I am looking for students to work with me on a few usecases and projects described below. If you have strong coding experience in C/C++/Python/Java, and have take the first course in database management systems, you may send a cover letter and a CV/resume to scidataspace at gmail dot com.
As scientists struggle with increasingly larger amounts of data, it is natural to host data within a data management system that simplifies operations on data, provides guarantees on performance and correctness, and enables analyses. Relational database management systems have long been applied to scientific omputing, but increasingly have been found inefficient for scientific computing. Our goal is to invent new principles for data management that are more suitable for scientific computing and innovatively apply existing principles (the basis for relational DBMSs) to scientific computing.

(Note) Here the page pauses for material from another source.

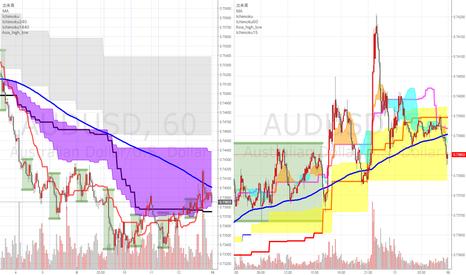 AUDUSD: 来週の注目通貨ペアその1(AUDUSD)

Based on the science usecase and performance needs, we determine how to efficiently adapt existing data models for scientific computing, such as:
- relational data model,
- array data model,
- heirarchical data model (file-systems).
- graph data model, and
- key-value data model,
Please see our publications for details.
UseCases
PLENARIO: AN URBAN DATA CYBERINFRASTRUCTURE
The cyberinfrastructure, technologies, and tools used to make the rich set of urban open data available were designed primarily to support the analysis of individual data sets rather than exploring relationships among many data sets. Consequently, urban scientists lack the tools and infrastructure to fully harness urban data for their research. Plenario, is a new platform for accessing, combining, downloading, and visualizing datasets released by city, county, state, and federal governments. Currently in alpha, the Plenario prototype exploits the fact that the bulk of published urban data sets share the attributes of location and time. By integrating data across multiple data sources, for specific time periods, for specific geographic areas, Plenario enables scientists to apply the tools of mathematics and computation to better understand urban challenges, ranging from youth violence and crime to graduate rates to employment and economic decline and revitalization.

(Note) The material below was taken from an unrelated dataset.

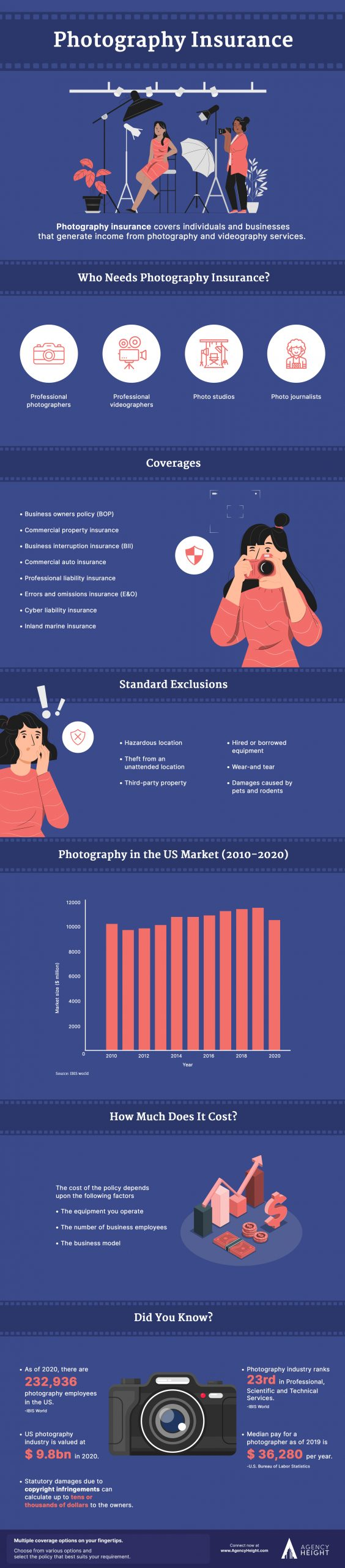 infographic photography insurance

EARTH DATA ENGINE: A CYBERINFRASTRUCTURE FOR COMPUTING AND ENVIRONMENT
Several science domains, examine the natural and physical phenomenon as a continuous phenomenon, but for computational purposes must represent it as discrete datasets. As the size of these datasets increases, analysis and visualization mandates that these datasets be stored with a data management system with a powerful engine for data analysis. The Earth Data Engine is a new platform that allows for accessing, subetting, interpolating and visualizion of gridded datasets by geoscientists, agiculturalists, and physical scientists.
COSMOLOGICAL SIMULATIONS AND CRUNCHING "BIG DATA"

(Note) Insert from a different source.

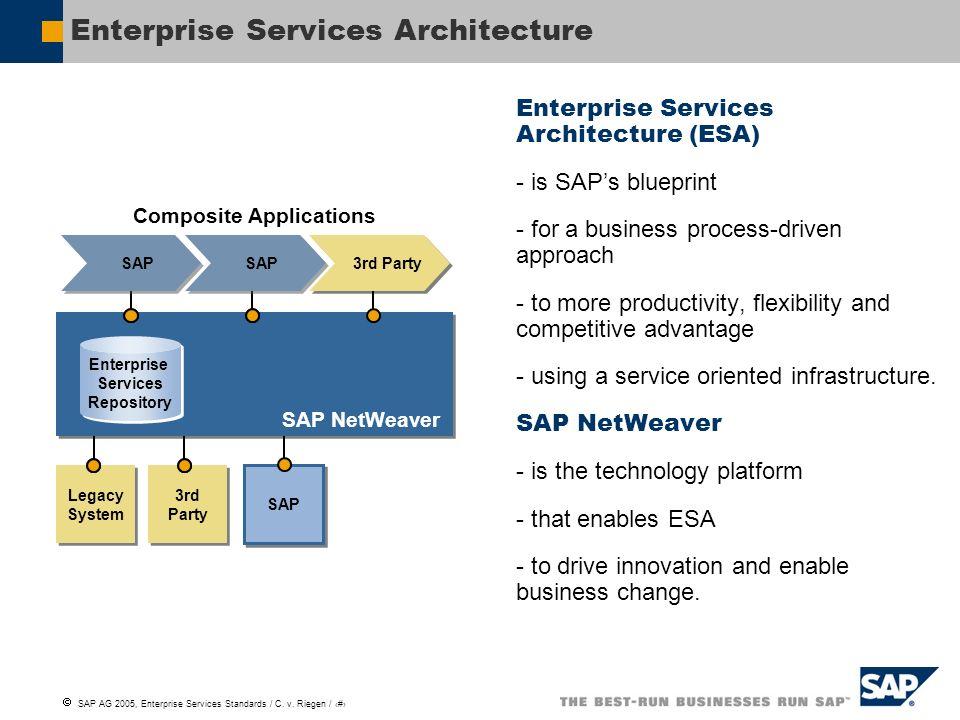 SAP AG 2005, Enterprise Services Standards / C. v. Riegen / 2 Enterprise Services Architecture Enterprise Services Architecture (ESA) - is SAPs bluepr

Cosmology has entered the era of precision science, from order of magnitude estimates to ~few % accuracy measurements of mass content, geometry of the Universe, spectral index of primordial fluctuations and their normalization. Cosmologists must find different ways to measure cosmological parameters and to observe the Universe and its dynamics; obtain independent crosschecks for all results. Simulations must scale, but allow for data analysis.
PDACS is a platform that combines high throughput computing and runs jobs in a loosely coupled fashion. We examine how databases can be interfaced as part of a HTC workflow to allow scalable processing and data analysis.
Research
Extending RDBMS for scientific analyses: Through analyses of scientific workloads, we have extended RDBMS systems
to efficiently support scientific analysis. For instance, a fundamental operator in an RDBMS is the deterministic join, which combines information from different relational tables or databases that ‘belong’ to the same object (key). Physical sciences, however, often need a probabilistic join, in which the key may be slightly different in different relations. In astronomy, for instance, the key is the physical location of objects in the sky, and varies across surveys because of instrument errors in recording objects. The work in [] and several others describe extensions to RDBMSs.
Databases in HTC workflows: We are investigating the relation between HTC systems and database systems by coupling databases sytems within HTC workflows.
The current investigation combines them with a Galaxy framework that can run MPI-based jobs. The objective is to use
databases to enable iterative and recursive workflow patterns.
Geospatial databases : We are investigating how to extend big data systems like HBase, SciDB, and MongoDB to efficiently support
geospatial analyses.